Challenge: Can you swap "camera" for "lens" in the part of the items that opens with the line containing "How far from where" and closes with the line containing "60.6 meters", leaving all else unchanged and returning only those lines?

Input for this task:
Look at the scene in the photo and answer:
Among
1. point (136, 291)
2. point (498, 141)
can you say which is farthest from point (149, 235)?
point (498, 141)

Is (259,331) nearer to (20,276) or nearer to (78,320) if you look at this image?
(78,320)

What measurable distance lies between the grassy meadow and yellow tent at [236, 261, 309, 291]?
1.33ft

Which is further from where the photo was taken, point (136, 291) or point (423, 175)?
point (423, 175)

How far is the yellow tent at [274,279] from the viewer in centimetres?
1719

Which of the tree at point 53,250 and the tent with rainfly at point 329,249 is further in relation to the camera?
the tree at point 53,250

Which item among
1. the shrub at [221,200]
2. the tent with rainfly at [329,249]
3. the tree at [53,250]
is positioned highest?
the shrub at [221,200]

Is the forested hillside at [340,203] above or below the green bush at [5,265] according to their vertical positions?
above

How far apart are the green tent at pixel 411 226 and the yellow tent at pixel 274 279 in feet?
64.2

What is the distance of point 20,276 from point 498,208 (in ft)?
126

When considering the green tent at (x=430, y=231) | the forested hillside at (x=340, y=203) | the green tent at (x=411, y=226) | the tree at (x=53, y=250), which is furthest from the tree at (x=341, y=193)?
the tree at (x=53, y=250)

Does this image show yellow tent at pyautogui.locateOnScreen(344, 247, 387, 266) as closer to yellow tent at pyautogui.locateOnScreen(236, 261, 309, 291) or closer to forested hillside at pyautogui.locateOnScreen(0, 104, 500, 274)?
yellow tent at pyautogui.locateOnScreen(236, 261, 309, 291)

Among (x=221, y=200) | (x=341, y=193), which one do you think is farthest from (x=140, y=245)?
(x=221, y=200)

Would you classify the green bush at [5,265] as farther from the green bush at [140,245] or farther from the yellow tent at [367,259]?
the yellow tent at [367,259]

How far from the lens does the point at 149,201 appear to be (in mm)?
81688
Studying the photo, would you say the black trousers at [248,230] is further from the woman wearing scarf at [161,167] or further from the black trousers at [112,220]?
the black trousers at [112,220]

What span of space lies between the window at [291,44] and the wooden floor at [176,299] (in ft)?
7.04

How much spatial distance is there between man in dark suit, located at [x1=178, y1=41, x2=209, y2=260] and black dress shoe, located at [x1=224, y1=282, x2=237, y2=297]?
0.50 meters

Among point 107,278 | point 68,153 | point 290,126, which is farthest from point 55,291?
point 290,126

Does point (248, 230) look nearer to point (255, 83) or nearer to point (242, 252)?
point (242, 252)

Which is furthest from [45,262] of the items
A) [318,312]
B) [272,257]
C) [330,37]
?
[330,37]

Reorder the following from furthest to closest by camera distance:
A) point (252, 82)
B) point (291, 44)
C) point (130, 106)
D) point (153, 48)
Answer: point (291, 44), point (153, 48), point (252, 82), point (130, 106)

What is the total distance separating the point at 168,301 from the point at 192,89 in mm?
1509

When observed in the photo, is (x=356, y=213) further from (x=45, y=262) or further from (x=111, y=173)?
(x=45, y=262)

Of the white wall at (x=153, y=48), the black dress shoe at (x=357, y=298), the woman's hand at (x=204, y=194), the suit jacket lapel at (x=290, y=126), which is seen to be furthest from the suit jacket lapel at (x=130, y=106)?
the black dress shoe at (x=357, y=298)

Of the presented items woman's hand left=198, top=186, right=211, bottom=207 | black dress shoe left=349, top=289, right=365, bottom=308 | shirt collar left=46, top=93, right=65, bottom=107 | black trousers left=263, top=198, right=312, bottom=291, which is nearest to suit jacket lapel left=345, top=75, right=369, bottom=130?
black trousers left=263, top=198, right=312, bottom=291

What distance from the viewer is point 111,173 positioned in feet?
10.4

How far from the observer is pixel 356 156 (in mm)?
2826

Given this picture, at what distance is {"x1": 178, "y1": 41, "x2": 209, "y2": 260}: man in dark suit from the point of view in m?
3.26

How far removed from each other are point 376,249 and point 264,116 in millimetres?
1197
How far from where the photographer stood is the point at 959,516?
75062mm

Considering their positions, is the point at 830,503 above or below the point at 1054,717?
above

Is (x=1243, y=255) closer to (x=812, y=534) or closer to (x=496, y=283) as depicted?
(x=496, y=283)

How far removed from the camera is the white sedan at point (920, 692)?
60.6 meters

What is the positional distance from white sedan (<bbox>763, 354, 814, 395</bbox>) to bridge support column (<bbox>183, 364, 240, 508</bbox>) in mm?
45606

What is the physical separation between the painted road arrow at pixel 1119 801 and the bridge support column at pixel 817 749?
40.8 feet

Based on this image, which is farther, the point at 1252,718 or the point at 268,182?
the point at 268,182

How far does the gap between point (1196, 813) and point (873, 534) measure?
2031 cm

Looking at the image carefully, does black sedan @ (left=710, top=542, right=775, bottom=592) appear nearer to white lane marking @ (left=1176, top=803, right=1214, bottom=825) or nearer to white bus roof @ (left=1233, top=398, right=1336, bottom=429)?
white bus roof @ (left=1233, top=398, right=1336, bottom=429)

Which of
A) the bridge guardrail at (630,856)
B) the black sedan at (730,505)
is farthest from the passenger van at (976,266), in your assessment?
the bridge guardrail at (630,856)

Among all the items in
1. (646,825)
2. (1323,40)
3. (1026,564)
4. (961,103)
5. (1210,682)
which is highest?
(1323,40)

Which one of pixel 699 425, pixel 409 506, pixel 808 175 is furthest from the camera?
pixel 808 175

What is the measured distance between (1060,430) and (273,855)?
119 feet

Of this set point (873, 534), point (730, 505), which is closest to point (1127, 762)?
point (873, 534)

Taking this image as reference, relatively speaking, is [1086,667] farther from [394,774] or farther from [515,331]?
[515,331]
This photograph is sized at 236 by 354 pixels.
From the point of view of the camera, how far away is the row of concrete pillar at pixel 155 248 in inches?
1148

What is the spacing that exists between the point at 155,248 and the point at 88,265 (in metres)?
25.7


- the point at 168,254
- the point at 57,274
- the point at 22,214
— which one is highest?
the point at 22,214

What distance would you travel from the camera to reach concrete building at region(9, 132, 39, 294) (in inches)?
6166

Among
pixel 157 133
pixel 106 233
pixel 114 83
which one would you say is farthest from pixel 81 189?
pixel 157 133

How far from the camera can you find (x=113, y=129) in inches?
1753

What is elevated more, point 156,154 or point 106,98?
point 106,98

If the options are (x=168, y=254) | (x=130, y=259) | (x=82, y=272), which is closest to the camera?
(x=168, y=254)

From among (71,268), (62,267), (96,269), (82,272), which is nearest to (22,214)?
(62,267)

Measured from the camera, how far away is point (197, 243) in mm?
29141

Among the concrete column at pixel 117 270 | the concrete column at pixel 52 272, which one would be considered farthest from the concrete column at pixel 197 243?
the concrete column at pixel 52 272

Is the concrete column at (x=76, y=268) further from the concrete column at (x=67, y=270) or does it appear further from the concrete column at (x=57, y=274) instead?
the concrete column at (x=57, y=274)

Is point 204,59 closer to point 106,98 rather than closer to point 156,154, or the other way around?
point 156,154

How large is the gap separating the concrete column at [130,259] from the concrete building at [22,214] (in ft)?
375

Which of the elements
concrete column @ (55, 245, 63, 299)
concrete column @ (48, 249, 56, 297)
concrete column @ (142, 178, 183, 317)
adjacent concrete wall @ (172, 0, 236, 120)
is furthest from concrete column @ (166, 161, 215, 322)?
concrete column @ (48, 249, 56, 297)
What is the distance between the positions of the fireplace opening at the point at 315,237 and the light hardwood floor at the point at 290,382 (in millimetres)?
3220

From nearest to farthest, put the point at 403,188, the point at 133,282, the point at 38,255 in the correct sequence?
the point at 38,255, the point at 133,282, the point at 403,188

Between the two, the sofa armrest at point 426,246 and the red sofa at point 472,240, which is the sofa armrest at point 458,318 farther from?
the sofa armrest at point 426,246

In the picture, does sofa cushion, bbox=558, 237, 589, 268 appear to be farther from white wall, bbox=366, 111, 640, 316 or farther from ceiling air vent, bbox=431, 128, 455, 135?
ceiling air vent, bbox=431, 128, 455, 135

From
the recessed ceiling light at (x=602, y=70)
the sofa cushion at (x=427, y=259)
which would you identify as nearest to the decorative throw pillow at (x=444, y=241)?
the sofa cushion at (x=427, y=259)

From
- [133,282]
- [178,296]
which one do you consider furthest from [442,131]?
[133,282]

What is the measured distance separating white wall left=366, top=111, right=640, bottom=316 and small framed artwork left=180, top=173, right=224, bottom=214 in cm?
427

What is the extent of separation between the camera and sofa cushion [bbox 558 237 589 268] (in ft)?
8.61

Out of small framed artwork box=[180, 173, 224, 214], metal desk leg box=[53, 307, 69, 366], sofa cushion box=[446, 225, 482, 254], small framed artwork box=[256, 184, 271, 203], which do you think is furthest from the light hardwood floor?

Reply:
How far from where the photographer stood is the point at 959,516?
75062mm

Considering their positions, is the point at 830,503 above or below the point at 1054,717?
above

Is (x=1243, y=255) closer to (x=812, y=534) or closer to (x=496, y=283) as depicted?
(x=496, y=283)

How far removed from the lens is the white sedan at point (920, 692)?
60.6 meters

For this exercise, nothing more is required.